The idea of correlation was discussed in the lecture and the textbook. This is the idea that two things that we measure can be somehow related to one another.
Some of the relationships we can measure are meaningful and might reflect a causal relationship where one thing causes a change in another. Some of the relationships are spurious and do not reflect a causal relationship.
In this lab, you will learn how to compute correlations between two variables in software and then ask questions about the correlations you observe.
The goals for this lab are the following:
We use data from the World Happiness Report. They just released the 10th Anniversary Edition of their report for data for 2022.
The 2018 and 2022 data sets from Happiness Report are already available to you in this lab’s folder on Cocalc.com.
R has the cor function for computing correlation
coefficient r (Pearson’s coefficient) between any two
variables. This same function computes other correlation versions, but
we’ll skip those here. To use the function, you need two variables with
numbers like these:
x <- c(5,3,2,5,4,6,4,8,7)
y <- c(6,5,6,7,8,9,8,10,12)
cor(x,y)
## [1] 0.8022222
Create two lists of 5 numbers and ask R to calculate the correlation. Use variables w and z to represent your lists.
Enter your code below:
You can use the runif() function to sample random
numbers from a uniform distribution between a minimum and a maximum
value.
In the example below, sample 15 (n=15) random numbers between the range 8 (min = 8) and 30 (max=30). Every time you run this code, the 15 values in x will be re-sampled, and 15 new random numbers.
x <- runif(n=15, min=8, max=30)
x
## [1] 11.30572 20.02493 19.67985 10.28725 27.07067 27.45102 23.40553 17.73924
## [9] 24.71006 25.60447 17.05964 13.34574 14.60198 14.86911 28.70322
You can compute the correlation between two sets of random numbers by
first sampling random numbers into each variable and then running the
cor() function.
x <- runif(n=15, min=8, max=30)
y <- runif(n=15, min=8, max=30)
cor(x,y)
## [1] 0.1561992
Running the above code will give different values for the correlation each time because the numbers in x and y are always randomly different.
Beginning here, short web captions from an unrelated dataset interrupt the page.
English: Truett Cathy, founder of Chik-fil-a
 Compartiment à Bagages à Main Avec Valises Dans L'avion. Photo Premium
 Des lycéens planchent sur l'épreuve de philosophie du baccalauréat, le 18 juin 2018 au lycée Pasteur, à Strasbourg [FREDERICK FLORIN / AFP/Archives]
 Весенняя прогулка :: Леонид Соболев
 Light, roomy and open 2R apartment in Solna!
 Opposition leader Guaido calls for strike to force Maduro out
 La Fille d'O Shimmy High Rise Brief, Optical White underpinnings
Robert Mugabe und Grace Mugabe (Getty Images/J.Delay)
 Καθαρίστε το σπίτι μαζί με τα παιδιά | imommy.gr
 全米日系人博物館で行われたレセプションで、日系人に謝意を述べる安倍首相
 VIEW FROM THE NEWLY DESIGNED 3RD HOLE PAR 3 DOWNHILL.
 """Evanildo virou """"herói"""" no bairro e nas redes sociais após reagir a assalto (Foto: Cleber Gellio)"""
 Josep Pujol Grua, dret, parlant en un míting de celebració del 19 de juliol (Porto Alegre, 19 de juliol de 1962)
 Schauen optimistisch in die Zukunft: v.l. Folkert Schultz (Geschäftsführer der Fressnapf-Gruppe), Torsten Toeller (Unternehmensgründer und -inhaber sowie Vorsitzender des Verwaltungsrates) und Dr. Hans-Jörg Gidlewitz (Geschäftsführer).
As you learned from the textbook, we can find correlations by chance alone, even when there is no actual correlation between the variables. For example, if we sampled randomly into x and then sampled some numbers randomly into y. We know they aren’t related because we randomly sampled the numbers. However, doing this creates some correlations by chance.
Let’s explore the idea that correlations between two measures can arise by chance alone by generating a sample of 50 correlations and then estimate the mean of these correlations generated by chance. We should expect that the mean of these correlations should be zero because they rise from randomly selected x and y distributions.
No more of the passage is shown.